▸ READING TEXT
* begin *
WASHINGTON, Jan. 18, 2006 – U.S. strategy in Iraq is working, and success in the country could mean a transformed Middle East, Peter W. Rodman, assistant secretary of defense for international security affairs, said at the American Enterprise Institute here today.
Rodman said the strategy empowers moderates of all ethnicities and sects in the country. "This is a way to isolate the extremists politically, even as the coalition and Iraqi forces are hunting them down militarily," he said.

The strategy has three legs -- political, economic and military -- and all three aspects complement each other, he said. However, the political aspects of the strategy may be the most important. "The core of the strategy is helping the Iraqis build and consolidate their own institutions, filling the vacuum left by the demise of the old regime," he said.

The two elections and constitutional referendum of 2005 proved that political progress is being made in Iraq. "In the success of those elections, we can see the gravitational pull on the Sunni Arab population, pulling them into the electoral process," he said. "We hope this will separate them from the extremists. The terrorists are revealed to be a minority of a minority."

Rodman said the elections conferred legitimacy on the new government and added that this legitimacy "is the most powerful weapon we have against the extremists."

The idea of democracy in Iraq scares the extremists. If democracy takes root, then the extremists have no leg to stand on, he said.

Economic progress in the country shows Iraqis that democratic institutions can improve their lives, Rodman said. Following a 4 percent growth in gross domestic product in 2004, 2005 will see a "double-digit" rise, coalition officials in Iraq said. The terrorists' answer "is to perpetuate hardship, to demoralize the population, to try to weaken the credibility of the new institutions and the new government," Rodman said.

Security enables economic and political progress, Rodman said. He said he is satisfied with success of counterinsurgency operations and progress in training Iraqi police and soldiers. The United States will reduce the number of troops in Iraq as Iraqi security forces shoulder more of the burden, he added.

"But the president has made it clear that we will set no artificial deadlines," Rodman said. "The president wants to retain the flexibility to do what it takes to defeat the enemy and train the Iraqis to take over responsibility. Any reduction in U.S. forces will depend on our achieving the conditions of success, not on arbitrary timelines."
* end *
▸ EXERCISE TASK 1
From the entries, copy out word for word everything from the line containing "How much of" down to the line containing "1.36 metres", both of those lines included.

▸ RECORD LIST
* begin *
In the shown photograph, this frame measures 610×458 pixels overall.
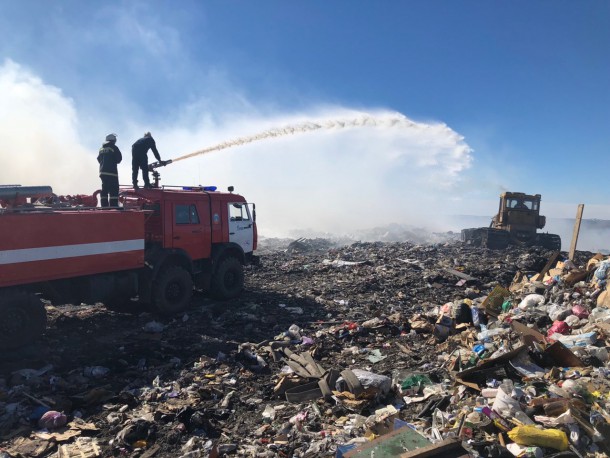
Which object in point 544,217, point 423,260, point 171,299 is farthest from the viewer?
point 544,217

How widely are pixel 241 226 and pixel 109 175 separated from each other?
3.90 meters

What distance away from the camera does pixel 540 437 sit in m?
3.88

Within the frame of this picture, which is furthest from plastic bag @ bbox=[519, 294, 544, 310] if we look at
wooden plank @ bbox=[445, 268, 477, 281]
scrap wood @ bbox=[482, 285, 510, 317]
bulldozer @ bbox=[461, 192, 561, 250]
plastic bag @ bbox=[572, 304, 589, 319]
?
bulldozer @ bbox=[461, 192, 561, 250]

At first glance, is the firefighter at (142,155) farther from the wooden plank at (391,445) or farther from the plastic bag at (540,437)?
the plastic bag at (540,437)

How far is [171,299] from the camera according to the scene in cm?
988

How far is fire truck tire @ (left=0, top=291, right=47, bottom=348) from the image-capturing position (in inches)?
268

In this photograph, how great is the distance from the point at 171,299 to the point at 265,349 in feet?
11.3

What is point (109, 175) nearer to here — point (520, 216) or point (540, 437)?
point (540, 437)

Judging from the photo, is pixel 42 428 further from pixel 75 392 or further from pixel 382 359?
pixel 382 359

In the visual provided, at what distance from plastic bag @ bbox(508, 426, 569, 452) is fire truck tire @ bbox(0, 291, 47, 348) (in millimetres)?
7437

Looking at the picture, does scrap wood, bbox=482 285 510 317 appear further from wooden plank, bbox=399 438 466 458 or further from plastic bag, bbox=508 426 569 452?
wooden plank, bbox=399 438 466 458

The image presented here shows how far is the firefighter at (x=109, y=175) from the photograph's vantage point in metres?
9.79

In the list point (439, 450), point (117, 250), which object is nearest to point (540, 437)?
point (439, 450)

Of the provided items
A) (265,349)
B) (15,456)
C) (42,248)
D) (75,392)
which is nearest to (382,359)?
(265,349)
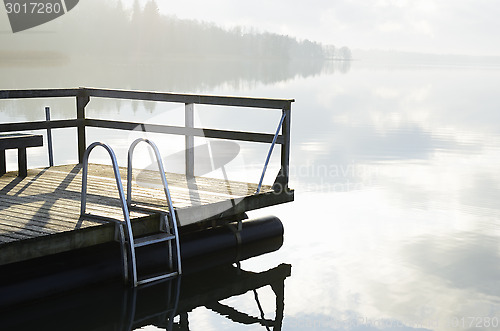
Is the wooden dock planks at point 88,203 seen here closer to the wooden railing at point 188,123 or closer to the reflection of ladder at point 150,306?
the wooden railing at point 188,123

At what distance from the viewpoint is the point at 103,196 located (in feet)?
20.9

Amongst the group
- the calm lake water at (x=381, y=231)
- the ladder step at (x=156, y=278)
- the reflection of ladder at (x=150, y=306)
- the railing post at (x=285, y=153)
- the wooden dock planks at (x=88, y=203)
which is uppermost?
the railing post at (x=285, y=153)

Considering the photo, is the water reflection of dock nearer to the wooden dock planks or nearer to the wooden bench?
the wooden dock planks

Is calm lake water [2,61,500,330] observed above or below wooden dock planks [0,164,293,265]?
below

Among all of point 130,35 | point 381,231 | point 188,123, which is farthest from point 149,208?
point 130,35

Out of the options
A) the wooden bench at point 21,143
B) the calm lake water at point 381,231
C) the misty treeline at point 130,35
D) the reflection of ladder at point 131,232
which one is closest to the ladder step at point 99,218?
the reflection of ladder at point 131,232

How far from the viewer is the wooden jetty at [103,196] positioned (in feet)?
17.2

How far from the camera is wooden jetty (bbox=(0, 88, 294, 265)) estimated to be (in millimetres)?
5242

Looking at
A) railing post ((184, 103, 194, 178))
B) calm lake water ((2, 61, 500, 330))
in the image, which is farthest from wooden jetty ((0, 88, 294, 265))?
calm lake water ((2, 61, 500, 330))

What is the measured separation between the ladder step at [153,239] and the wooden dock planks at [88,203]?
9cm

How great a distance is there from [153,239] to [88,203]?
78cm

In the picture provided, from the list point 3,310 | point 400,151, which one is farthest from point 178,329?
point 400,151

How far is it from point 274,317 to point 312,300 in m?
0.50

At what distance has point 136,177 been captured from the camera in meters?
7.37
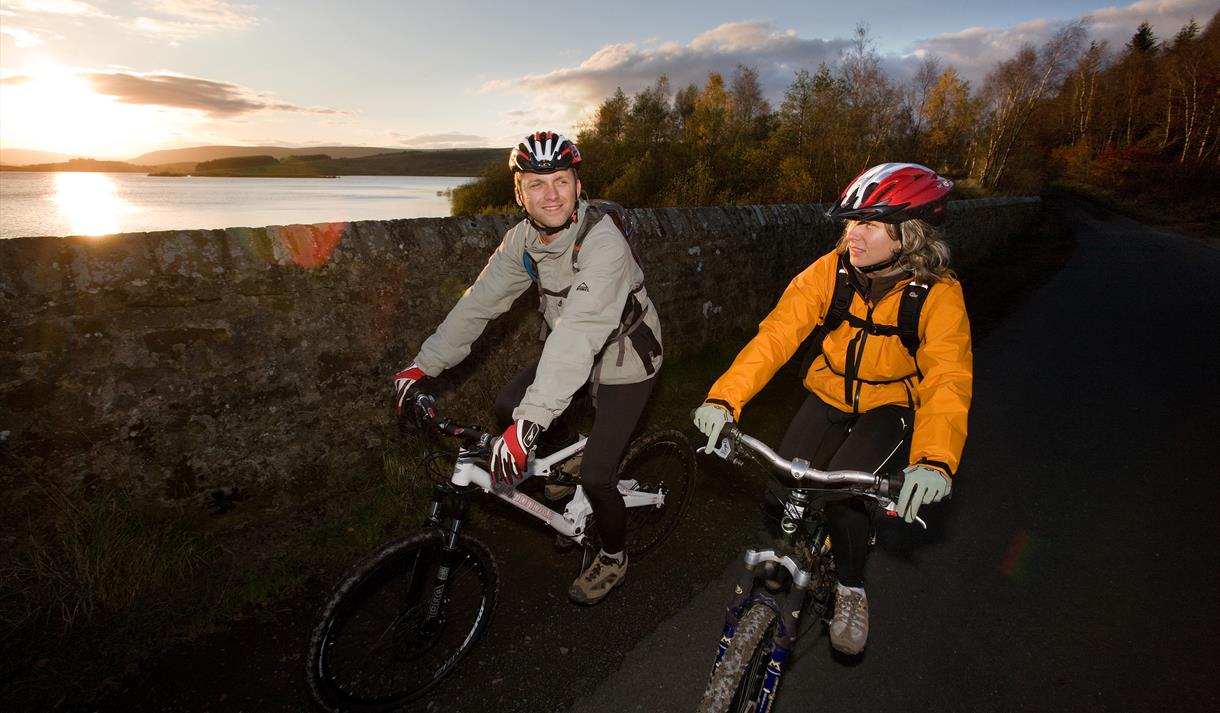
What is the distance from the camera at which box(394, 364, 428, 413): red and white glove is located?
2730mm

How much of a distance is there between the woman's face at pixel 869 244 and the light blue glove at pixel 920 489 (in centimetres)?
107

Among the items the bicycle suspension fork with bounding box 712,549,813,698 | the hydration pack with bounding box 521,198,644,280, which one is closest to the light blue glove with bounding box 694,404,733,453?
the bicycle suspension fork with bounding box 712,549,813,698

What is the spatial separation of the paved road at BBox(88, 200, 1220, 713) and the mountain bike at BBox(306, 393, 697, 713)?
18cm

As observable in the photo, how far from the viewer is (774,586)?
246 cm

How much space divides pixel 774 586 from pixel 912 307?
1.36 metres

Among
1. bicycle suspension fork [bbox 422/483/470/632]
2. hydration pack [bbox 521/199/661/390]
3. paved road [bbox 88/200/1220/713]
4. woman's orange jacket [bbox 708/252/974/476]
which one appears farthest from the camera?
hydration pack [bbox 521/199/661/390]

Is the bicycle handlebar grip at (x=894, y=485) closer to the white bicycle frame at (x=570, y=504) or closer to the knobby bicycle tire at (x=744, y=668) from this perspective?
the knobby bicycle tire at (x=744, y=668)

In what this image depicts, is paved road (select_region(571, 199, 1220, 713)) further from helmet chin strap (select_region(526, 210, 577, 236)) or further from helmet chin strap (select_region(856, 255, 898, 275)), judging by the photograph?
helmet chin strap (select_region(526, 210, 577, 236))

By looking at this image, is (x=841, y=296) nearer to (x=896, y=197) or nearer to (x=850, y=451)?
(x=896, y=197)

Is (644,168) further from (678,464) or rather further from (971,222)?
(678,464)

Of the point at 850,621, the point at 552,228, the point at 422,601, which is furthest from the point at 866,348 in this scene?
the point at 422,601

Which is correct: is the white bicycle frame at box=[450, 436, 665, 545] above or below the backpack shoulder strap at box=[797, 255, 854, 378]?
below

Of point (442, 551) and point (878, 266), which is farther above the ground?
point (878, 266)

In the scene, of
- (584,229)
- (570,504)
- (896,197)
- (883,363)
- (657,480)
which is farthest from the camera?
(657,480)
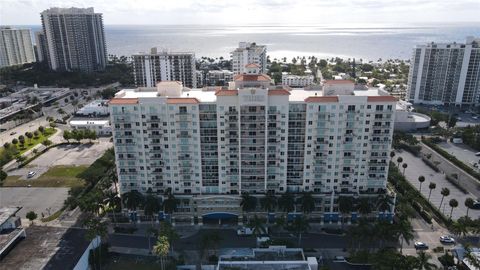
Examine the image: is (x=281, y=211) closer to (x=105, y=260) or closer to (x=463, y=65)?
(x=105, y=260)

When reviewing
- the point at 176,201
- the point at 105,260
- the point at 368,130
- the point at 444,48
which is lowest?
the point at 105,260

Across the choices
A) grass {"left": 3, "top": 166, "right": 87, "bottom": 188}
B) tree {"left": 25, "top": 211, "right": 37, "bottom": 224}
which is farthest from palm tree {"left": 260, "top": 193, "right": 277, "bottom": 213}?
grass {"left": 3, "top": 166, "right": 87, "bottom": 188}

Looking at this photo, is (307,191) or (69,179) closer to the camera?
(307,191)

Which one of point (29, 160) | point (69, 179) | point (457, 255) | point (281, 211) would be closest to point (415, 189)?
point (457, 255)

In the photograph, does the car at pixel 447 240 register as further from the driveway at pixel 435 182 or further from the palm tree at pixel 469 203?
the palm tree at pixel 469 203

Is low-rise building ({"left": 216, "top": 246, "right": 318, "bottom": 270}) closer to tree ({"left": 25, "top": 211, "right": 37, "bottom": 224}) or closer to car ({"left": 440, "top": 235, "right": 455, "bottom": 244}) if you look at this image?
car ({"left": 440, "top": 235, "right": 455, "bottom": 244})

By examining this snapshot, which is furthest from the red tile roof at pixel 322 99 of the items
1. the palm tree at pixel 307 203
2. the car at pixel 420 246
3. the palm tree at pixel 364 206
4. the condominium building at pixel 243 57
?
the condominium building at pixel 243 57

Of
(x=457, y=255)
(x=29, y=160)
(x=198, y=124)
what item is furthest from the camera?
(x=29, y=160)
* end *
▸ EXERCISE TASK 2
In two sentences, sum up the article on U.S. strategy in Iraq.

▸ COMPLETE RESPONSE 1
How much of a distance is there between the woman's face at pixel 869 244 and the light blue glove at pixel 920 489 (in centimetres)?
107

Among the items the bicycle suspension fork with bounding box 712,549,813,698 | the hydration pack with bounding box 521,198,644,280, which one is closest to the light blue glove with bounding box 694,404,733,453?
the bicycle suspension fork with bounding box 712,549,813,698

What is the spatial separation of the paved road at BBox(88, 200, 1220, 713) and the mountain bike at BBox(306, 393, 697, 713)?
18cm

As observable in the photo, how far from the viewer is (774,586)?
246 cm

How much space divides pixel 774 586 from pixel 912 307?
1.36 metres

▸ COMPLETE RESPONSE 2
Peter W. Rodman, assistant secretary of defense for international security affairs, said U.S. strategy in Iraq is working through three legs (political, economic and military), with helping Iraqis build their own institutions as its core. He cited the 2005 elections, economic growth and progress in security and training Iraqi forces, and said any cut in U.S. troops will depend on conditions of success, not set deadlines.